Emilien Gailleton : “Je pense que c’était notre volonté de mettre du feu offensivement. On a réussi, même si on a peut-être eu du mal à concrétiser parfois. Mais on s’est fait plaisir ballon en mains et on a bien joué au rugby. Je suis le plus heureux pour Fabien (Brau-Boirie, NDLR). Toute la semaine on s’était dit que c’était drôle qu’il fasse la première avec moi. Je suis très heureux de partager un match avec lui en Bleu, c’est extraordinaire. Il a fait un super match, je suis très content pour lui. Pour nous qui débutions ce Tournoi 2026 (Brau-Boirie était réserviste, Gailleton pas dans les 42 contre l’Irlande, NDLR), on était un peu sous pression, on arrive sur la pointe des pieds.
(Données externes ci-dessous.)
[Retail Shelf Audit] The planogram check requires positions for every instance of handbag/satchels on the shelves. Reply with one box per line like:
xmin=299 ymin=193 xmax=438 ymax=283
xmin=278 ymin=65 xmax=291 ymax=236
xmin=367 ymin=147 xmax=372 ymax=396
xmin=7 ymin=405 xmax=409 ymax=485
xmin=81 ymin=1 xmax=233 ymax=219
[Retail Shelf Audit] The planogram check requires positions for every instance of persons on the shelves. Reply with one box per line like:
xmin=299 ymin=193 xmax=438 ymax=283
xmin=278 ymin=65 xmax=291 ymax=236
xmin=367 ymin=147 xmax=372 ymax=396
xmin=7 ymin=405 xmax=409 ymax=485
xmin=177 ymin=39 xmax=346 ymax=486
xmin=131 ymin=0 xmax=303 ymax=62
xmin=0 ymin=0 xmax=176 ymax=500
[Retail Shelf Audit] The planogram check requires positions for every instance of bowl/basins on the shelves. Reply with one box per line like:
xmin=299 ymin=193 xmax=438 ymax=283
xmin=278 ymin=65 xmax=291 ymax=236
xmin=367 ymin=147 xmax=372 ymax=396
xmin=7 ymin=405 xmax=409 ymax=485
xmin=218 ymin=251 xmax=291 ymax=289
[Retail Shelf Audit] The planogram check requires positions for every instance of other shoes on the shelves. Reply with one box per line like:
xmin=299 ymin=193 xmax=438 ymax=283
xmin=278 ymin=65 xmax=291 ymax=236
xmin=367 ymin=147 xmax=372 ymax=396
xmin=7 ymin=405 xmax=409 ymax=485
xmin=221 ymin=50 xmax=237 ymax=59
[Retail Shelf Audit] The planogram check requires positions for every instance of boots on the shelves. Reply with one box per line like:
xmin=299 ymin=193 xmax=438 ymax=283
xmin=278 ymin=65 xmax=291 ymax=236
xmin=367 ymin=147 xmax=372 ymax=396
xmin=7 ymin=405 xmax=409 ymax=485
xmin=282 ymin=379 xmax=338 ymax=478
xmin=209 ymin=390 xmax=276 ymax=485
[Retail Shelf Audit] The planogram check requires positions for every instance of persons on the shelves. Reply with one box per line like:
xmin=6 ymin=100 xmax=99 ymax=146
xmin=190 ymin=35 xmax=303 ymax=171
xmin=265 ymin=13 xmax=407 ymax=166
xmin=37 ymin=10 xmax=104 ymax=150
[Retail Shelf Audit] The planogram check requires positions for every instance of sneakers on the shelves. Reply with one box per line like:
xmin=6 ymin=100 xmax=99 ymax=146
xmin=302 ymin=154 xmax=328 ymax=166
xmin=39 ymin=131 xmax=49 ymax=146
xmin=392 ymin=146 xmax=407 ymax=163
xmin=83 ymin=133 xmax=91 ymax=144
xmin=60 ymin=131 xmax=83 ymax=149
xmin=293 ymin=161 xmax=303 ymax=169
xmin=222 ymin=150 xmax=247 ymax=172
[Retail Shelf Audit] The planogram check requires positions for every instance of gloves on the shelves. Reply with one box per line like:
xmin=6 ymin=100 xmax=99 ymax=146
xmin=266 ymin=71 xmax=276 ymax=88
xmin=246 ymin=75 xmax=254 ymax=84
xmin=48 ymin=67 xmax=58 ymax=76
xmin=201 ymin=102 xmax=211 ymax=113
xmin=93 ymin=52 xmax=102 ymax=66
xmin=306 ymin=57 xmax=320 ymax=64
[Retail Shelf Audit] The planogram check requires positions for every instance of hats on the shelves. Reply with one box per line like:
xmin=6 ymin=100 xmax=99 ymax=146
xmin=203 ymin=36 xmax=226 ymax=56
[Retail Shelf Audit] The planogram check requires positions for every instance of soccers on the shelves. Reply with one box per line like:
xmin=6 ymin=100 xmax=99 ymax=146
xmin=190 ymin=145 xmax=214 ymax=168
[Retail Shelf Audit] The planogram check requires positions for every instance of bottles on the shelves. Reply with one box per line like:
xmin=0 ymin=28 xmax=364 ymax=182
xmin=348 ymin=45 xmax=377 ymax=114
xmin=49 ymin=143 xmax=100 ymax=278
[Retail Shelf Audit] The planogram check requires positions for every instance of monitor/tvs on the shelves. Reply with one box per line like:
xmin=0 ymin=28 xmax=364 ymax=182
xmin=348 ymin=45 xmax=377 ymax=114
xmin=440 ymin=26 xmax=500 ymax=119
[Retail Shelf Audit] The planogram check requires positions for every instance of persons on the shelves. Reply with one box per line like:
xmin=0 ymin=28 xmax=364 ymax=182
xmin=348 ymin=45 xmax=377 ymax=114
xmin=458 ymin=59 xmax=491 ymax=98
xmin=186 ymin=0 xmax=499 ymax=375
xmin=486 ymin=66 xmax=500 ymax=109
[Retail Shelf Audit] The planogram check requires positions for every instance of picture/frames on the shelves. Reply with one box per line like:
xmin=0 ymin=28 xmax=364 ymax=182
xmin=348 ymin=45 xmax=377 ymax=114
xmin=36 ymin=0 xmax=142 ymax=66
Mais au final ça s’est bien goupillé et comme a dit Fabien, on a été bien entouré avec les autres joueurs talentueux, on a été mis dans le bain. Et collectivement, c’est toujours une bonne chose de mettre autant de points”.

Les réactions en conférence de presse
Fabien Galthié : « On ne peut pas empêcher de parler du Grand Chelem. Mais nous la voie c’est de rentrer à Marcoussis, de préparer le rendez-vous solide qui nous attend face à l’Italie dimanche (à Lille à 16h10). C’est ça notre long terme. Bien sûr qu’il y a toujours à redire, on peut faire mieux, vraiment mieux. Mais quand on a autant de temps forts c’est normal de ne pas tous les concrétiser. Et on a refait ce qu’on avait réussi à bien faire contre l’Irlande, c’est la qualité de notre rideau défensif et la discipline qui en a découlé. (Sur Brau-Boirie). Il semblait habitué parce que ça fait un an et demi qu’il travaille avec nous. Et ce soir (dimanche), il y aura la remise des premières capes et des cinquantièmes aussi ».
Antoine Dupont : «Le Grand Chelem, c’est ce pour quoi on se prépare depuis le début du Tournoi. Et c’est donc de gagner tous les matches. Mais jusqu’à la dernière journée, le Tournoi ne sera pas gagné. On voit l’intensité de tous les matches et la meilleure façon d’arriver au bout c’est de prendre les matches les uns après les autres et d’arriver en position (le 14 mars pour le rendez-vous contre l’Angleterre au Stade de France) en position effectivement de le faire».